You said, "One of the problems of not using NNH or NNT type assessments is that we tend to overestimate prevalence of disease and are poor at calculating risk in our head. The way your statement reads it suggests that your CT scan pick up rate of clinically important ICH in children with minor closed head injuries (that are PECARN negative) is more than than 3% (and up to 10%).This does not sound likely and would not be consistent with the published evidence."
I have to agree with Jay Fisher's approach to risk stratification. For a similar clinical encounter, if the family of a patient who meets low risk criteria based on the PECARN data, enquires about the "worst case scenario," I would have to state that based on a large study of children with TBI, there is 95 % chance that their son's risk of death or operation (CiTBI) may be as high as 1 in 10. The NNH or NNS (number needed to screen) is also very useful, but to me is is most relevant from a population or societal perspective.

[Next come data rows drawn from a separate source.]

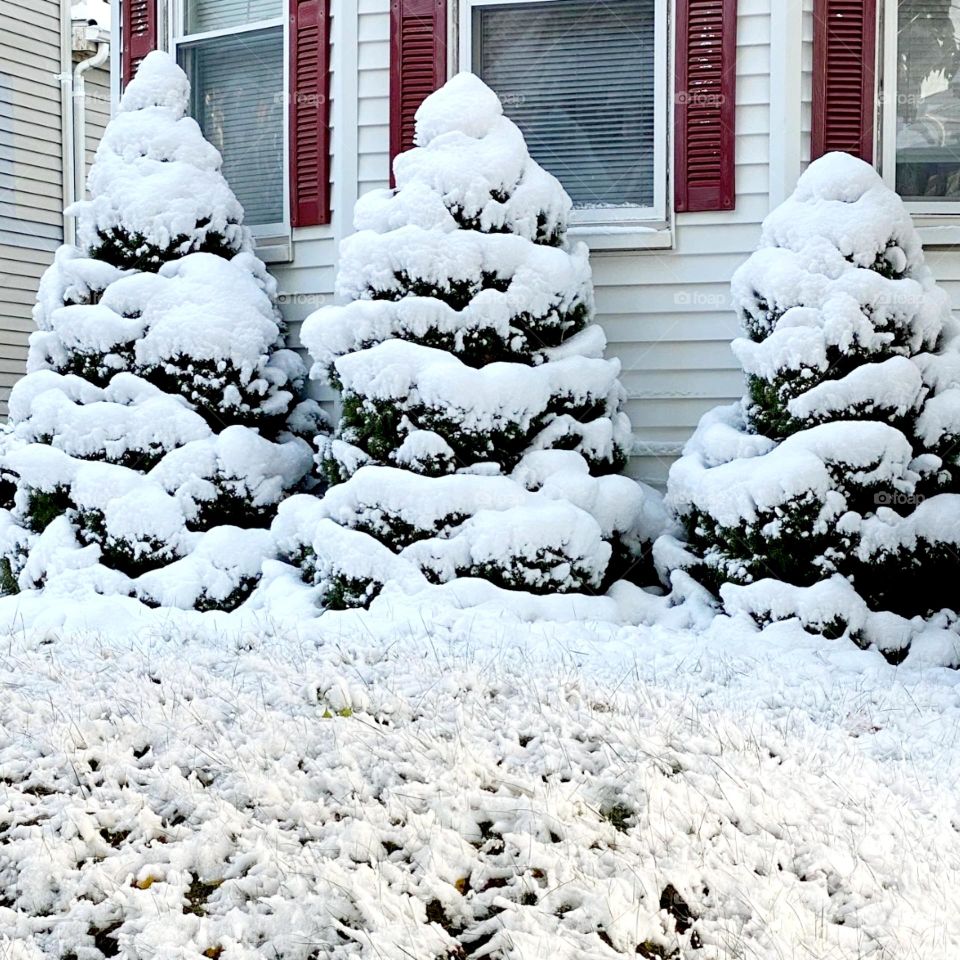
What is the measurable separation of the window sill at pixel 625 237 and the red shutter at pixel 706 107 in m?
0.20

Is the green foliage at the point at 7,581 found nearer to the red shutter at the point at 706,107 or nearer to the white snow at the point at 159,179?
the white snow at the point at 159,179

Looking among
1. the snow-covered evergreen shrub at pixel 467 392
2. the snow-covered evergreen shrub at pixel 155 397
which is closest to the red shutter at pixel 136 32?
the snow-covered evergreen shrub at pixel 155 397

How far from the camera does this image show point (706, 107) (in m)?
7.26

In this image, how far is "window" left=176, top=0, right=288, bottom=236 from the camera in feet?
26.9

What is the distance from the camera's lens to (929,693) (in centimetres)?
510

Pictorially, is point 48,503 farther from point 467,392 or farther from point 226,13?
point 226,13

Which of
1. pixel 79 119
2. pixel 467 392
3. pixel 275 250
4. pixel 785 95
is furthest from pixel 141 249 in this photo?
pixel 79 119

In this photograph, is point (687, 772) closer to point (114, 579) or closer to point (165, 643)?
point (165, 643)

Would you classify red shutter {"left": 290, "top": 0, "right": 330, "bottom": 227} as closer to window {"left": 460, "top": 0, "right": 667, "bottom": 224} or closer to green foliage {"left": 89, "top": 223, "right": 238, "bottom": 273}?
green foliage {"left": 89, "top": 223, "right": 238, "bottom": 273}

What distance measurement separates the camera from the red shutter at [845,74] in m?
7.16

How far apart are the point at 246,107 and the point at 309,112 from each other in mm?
727

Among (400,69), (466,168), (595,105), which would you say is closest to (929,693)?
(466,168)

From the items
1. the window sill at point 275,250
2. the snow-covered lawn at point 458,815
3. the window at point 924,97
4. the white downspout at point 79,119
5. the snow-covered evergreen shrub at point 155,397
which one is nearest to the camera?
the snow-covered lawn at point 458,815

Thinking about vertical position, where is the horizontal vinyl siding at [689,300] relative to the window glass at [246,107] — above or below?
below
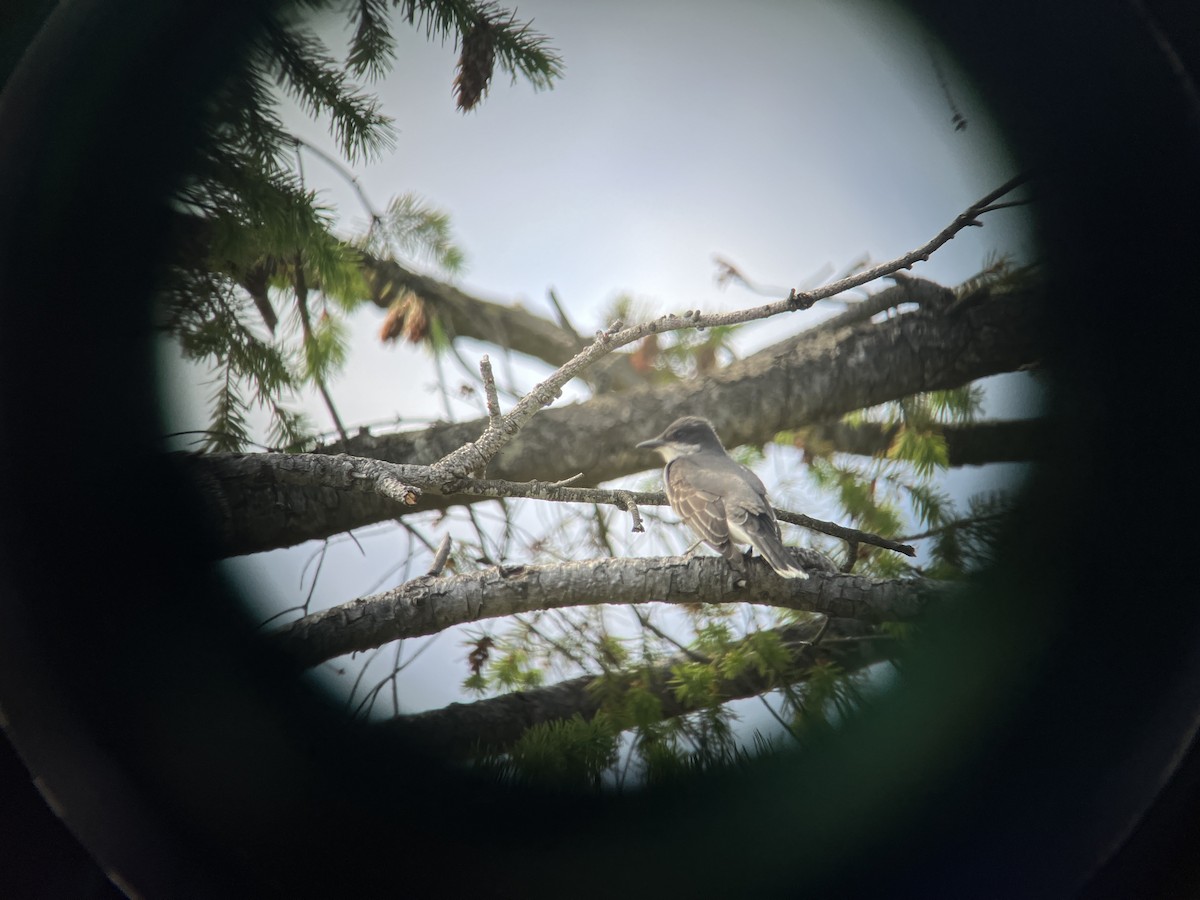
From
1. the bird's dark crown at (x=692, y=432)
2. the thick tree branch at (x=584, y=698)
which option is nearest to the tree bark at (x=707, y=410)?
the bird's dark crown at (x=692, y=432)

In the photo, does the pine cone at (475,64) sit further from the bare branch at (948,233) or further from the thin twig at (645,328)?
the bare branch at (948,233)

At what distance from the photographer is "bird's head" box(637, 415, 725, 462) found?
0.77 metres

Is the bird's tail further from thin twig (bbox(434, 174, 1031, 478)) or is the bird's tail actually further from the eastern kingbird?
thin twig (bbox(434, 174, 1031, 478))

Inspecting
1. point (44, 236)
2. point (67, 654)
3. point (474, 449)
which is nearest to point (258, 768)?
point (67, 654)

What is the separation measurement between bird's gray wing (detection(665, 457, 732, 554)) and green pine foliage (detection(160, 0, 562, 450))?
277 millimetres

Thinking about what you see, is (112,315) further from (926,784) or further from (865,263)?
(926,784)

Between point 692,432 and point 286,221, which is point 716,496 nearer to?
point 692,432

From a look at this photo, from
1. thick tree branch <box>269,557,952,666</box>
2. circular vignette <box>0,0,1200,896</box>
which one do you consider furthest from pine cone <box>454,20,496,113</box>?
thick tree branch <box>269,557,952,666</box>

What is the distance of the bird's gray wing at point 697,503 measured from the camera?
27.9 inches

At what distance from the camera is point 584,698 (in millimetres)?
636

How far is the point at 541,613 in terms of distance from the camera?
2.17ft

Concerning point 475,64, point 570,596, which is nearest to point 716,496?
point 570,596

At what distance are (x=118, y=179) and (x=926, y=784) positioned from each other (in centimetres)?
72

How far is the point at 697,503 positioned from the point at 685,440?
11cm
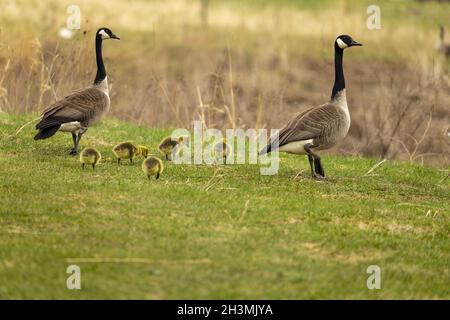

On that note, I am struggling with how you arrived at an NNH of 1 in 2,000. There were 61 patients with CiTBI in the high risk group (i.e. any one factor in the prediction rule being positive) & 2 patient's with CiTBI in the low risk group from a population of 6400 subjects in the validation study. The NNS would be closer to ~ 1:100. Besides, you are including just the point estimate in quoting the NNH. To be truly objective, you really need to examine the 95% CI for the NNH.
Unrelated, I thought persistent HA or "severe" mechanism were considered high risk criteria within the decision rule? One could then argue that Lakshmi's patient met both of the above, and cranial imaging would have been warranted???
Very engaging discussion....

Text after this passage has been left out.